What is required ->
If an entry holds a picture, skip the picture but copy everything else exactly.

=-=-=-=-=

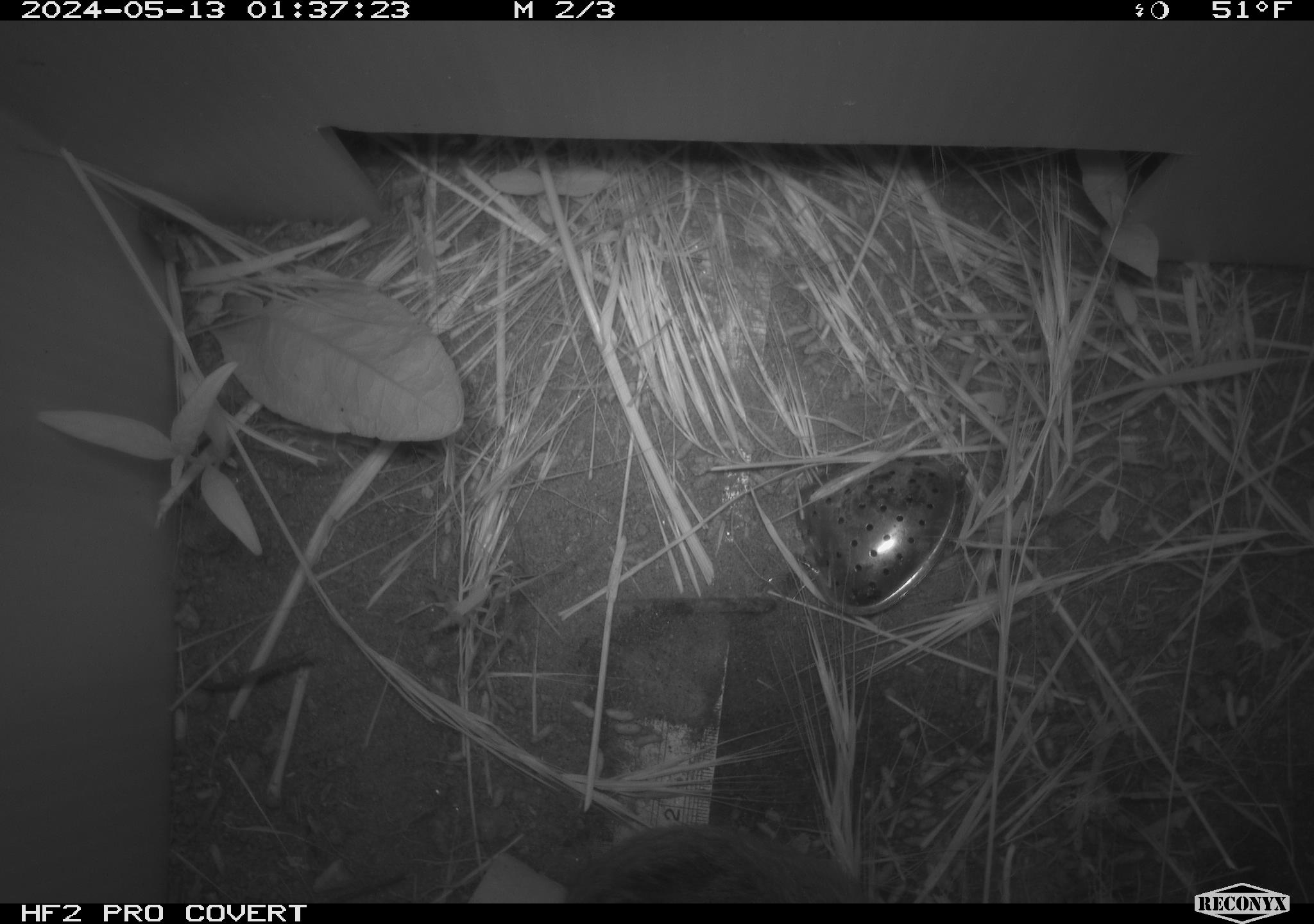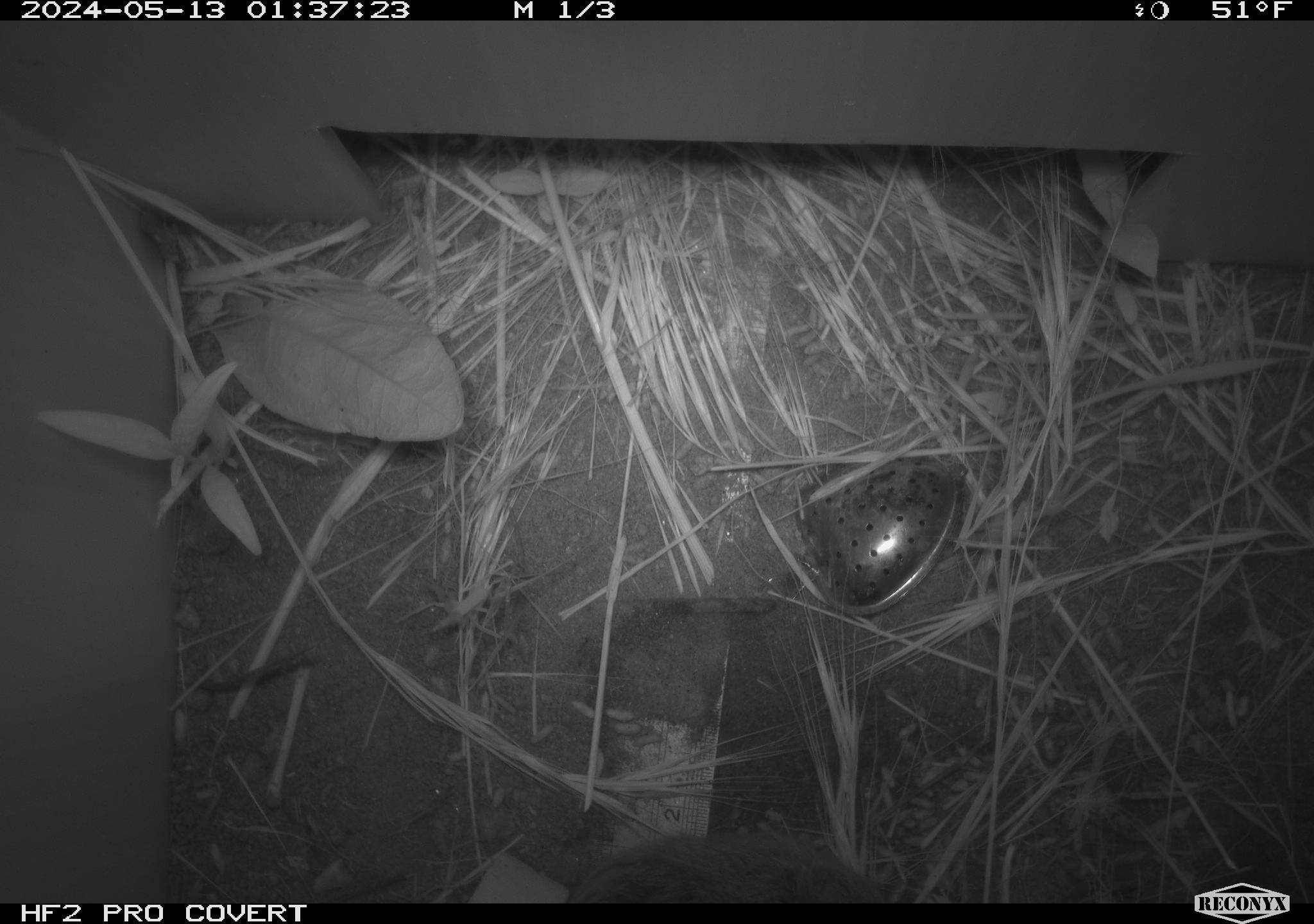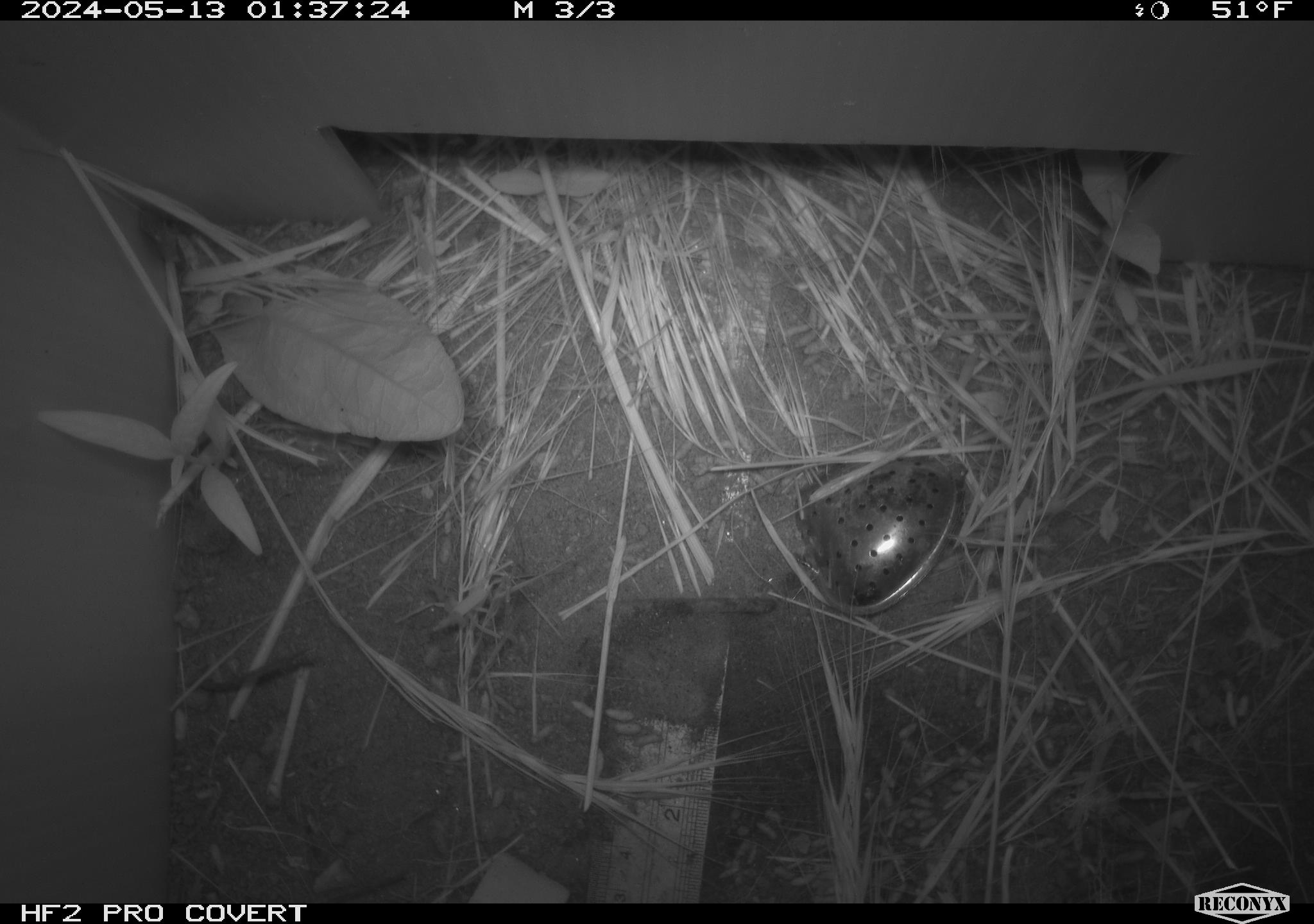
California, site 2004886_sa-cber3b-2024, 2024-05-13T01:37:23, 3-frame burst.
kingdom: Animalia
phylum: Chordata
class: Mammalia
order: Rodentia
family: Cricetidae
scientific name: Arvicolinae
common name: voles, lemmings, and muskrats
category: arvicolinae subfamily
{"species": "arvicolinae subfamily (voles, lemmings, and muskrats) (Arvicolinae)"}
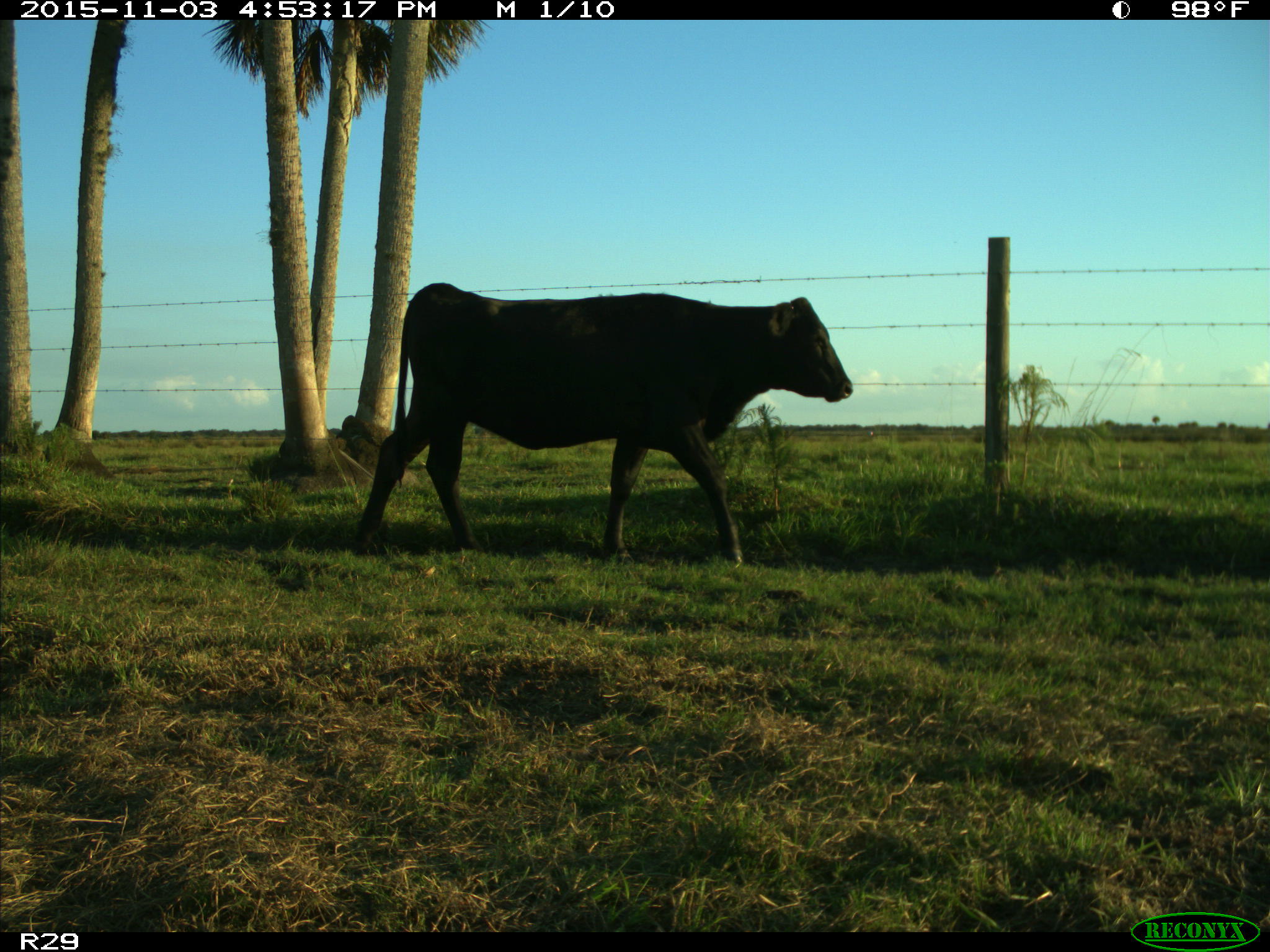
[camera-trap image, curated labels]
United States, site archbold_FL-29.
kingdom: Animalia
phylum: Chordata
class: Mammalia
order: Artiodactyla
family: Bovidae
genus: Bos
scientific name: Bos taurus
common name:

=-=-=-=-=

Written answer ->
California, site 2004886_sa-cber3b-2024, 2024-05-13T01:37:23, 3-frame burst.
kingdom: Animalia
phylum: Chordata
class: Mammalia
order: Rodentia
family: Cricetidae
scientific name: Arvicolinae
common name: voles, lemmings, and muskrats
category: arvicolinae subfamily
{"species": "arvicolinae subfamily (voles, lemmings, and muskrats) (Arvicolinae)"}
[camera-trap image, curated labels]
United States, site archbold_FL-29.
kingdom: Animalia
phylum: Chordata
class: Mammalia
order: Artiodactyla
family: Bovidae
genus: Bos
scientific name: Bos taurus
common name:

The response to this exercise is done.